Text excerpt:
——

UNITED STATES
SECURITIES AND EXCHANGE COMMISSION
Washington, D.C. 20549
 

 
FORM 10-Q/A
(Amendment No. 2)

(Mark one)
x Quarterly Report Pursuant to Section 13 or 15(d) of the Securities Exchange Act of 1934
 
For the quarterly period ended March 31, 2009

or

o Transition Report Pursuant to Section 13 or 15(d) of the Securities Exchange Act of 1934
 
For the transition period from _________ to _________.
 
Commission File Number:
333-69270
 

 
DIGUANG INTERNATIONAL DEVELOPMENT CO., LTD.
(Formerly known as Online Processing, Inc.)  
(Exact Name of Registrant as Specified in Its Charter)
 

 
Nevada
 
22-3774845
(State or Other Jurisdiction of Incorporation or
Organization)
 
(IRS Employer Identification Number)
 
23rd Floor, Building A, Galaxy Century,
No. 3069, Caitian Road, Futian District,
Shenzhen, the PRC
Post Code: 518026
 (Address of Principal Executive Offices)

00-86-755-2655-3152
(Registrant’s Telephone Number, Including Area Code)

Online Processing, Inc.
750 East Interstate 30
Suite 100
Rockwall, TX 75087
(Former Name, Former Address and Former Fiscal Year, if Changed Since Last Report)

Indicate by check mark whether the registrant (1) has filed all reports required to be filed by Section 13 or 15(d) of the Exchange Act of 1934 during the preceding 12 months (or for such shorter period that the registrant was required to file such reports), and (2) has been subject to such filing requirements for the past 90 days.

——

Short task 1: Translate this sentence from the Form 10-Q/A cover page into Spanish: "Indicate by check mark whether the registrant (1) has filed all reports required to be filed by Section 13 or 15(d) of the Exchange Act of 1934 during the preceding 12 months (or for such shorter period that the registrant was required to file such reports), and (2) has been subject to such filing requirements for the past 90 days."
Short task 2: According to the Form 10-Q/A cover page, under what name was the registrant formerly known?

——

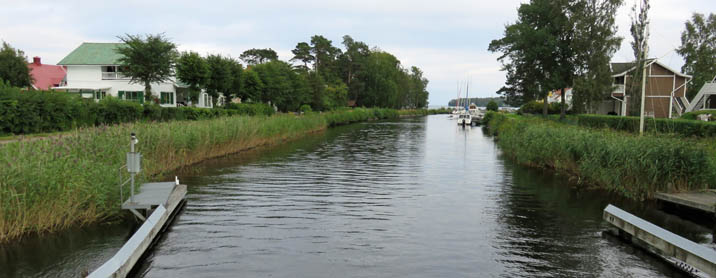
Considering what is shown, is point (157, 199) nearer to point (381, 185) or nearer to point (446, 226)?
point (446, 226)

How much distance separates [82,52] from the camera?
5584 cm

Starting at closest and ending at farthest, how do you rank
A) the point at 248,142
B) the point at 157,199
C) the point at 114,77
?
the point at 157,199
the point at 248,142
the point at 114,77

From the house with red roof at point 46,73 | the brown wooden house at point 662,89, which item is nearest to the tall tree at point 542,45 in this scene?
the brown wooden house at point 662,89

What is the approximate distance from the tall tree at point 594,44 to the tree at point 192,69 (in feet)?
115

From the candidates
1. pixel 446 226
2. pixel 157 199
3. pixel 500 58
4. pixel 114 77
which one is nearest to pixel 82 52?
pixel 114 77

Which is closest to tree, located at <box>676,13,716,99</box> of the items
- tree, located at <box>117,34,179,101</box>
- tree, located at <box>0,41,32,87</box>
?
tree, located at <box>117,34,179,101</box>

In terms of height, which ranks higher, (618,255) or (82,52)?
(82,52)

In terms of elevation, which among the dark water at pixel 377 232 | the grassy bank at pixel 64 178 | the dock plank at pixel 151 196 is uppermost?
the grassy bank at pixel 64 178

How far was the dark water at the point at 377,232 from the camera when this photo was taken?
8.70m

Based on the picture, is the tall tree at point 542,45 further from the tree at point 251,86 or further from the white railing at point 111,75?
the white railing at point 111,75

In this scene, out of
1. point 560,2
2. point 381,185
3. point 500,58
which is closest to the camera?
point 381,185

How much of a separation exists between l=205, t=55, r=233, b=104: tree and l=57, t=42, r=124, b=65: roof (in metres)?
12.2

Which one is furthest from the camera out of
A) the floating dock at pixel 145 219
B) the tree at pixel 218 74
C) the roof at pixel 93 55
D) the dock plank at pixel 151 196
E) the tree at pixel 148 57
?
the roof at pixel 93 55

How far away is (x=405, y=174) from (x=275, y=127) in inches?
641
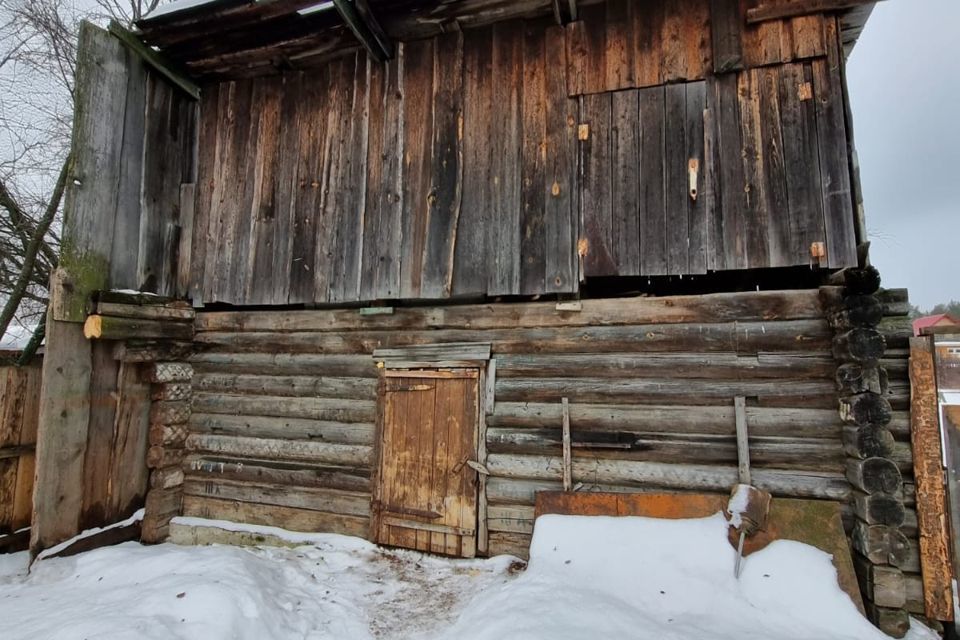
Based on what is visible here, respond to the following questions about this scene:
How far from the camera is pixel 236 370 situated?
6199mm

——

Problem solution 1: Indique con una marca de verificación si el registrante (1) ha presentado todos los informes que debían presentarse conforme a la Sección 13 o 15(d) de la Ley de Bolsas de Valores de 1934 durante los 12 meses anteriores (o durante el período más corto en que el registrante estuvo obligado a presentar dichos informes), y (2) ha estado sujeto a dichos requisitos de presentación durante los últimos 90 días.

Problem solution 2: Online Processing, Inc.